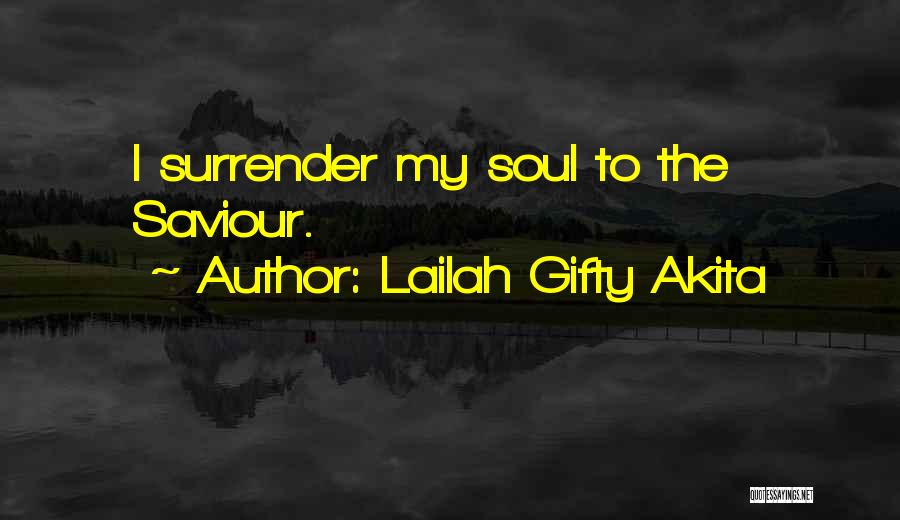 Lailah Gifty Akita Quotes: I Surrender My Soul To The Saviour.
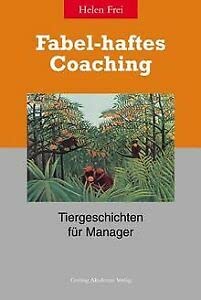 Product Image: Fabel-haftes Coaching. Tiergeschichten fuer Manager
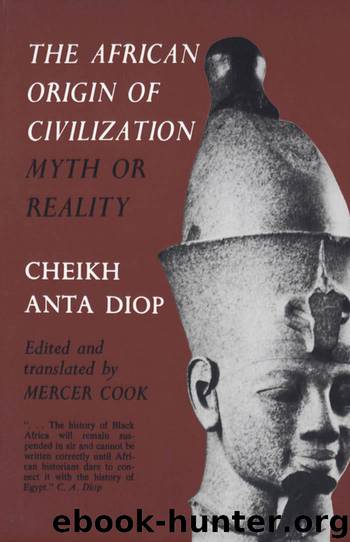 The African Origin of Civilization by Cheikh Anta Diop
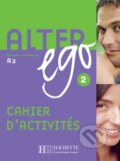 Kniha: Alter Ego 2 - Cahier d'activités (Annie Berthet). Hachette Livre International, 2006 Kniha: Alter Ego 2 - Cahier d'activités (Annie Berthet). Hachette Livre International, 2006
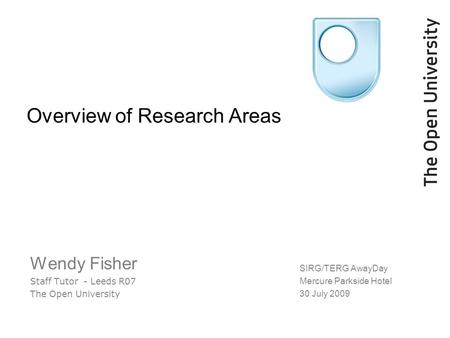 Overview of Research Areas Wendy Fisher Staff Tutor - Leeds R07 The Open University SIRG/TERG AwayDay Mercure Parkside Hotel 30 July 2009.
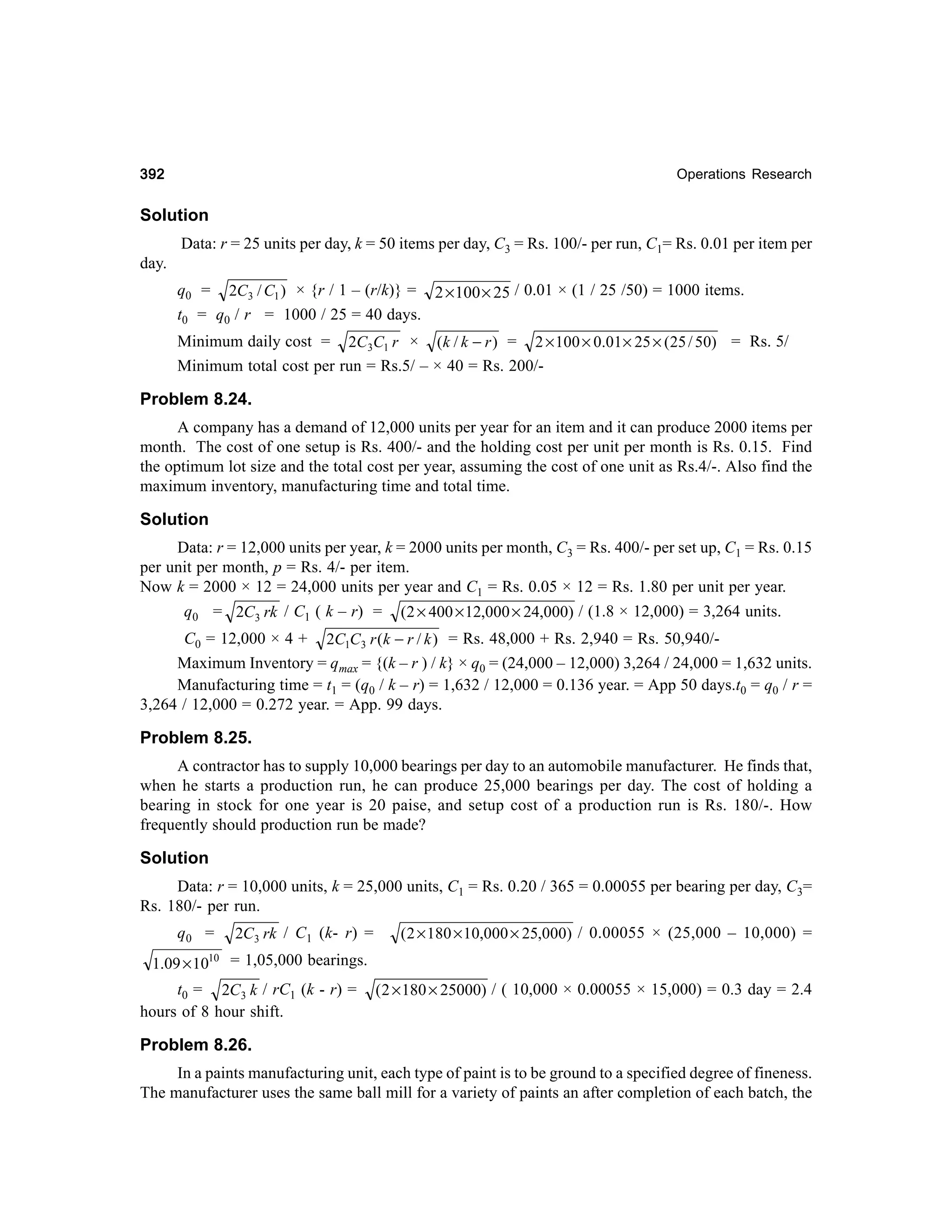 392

----

→ EXERCISE INSTRUCTIONS
Write out exactly the lines above, from the very first through the line containing "2006 Kniha: Alter", both kept, with the pictures removed.

→ PROBLEM SOLUTION
 Lailah Gifty Akita Quotes: I Surrender My Soul To The Saviour.
 Product Image: Fabel-haftes Coaching. Tiergeschichten fuer Manager
 The African Origin of Civilization by Cheikh Anta Diop
 Kniha: Alter Ego 2 - Cahier d'activités (Annie Berthet). Hachette Livre International, 2006 Kniha: Alter Ego 2 - Cahier d'activités (Annie Berthet). Hachette Livre International, 2006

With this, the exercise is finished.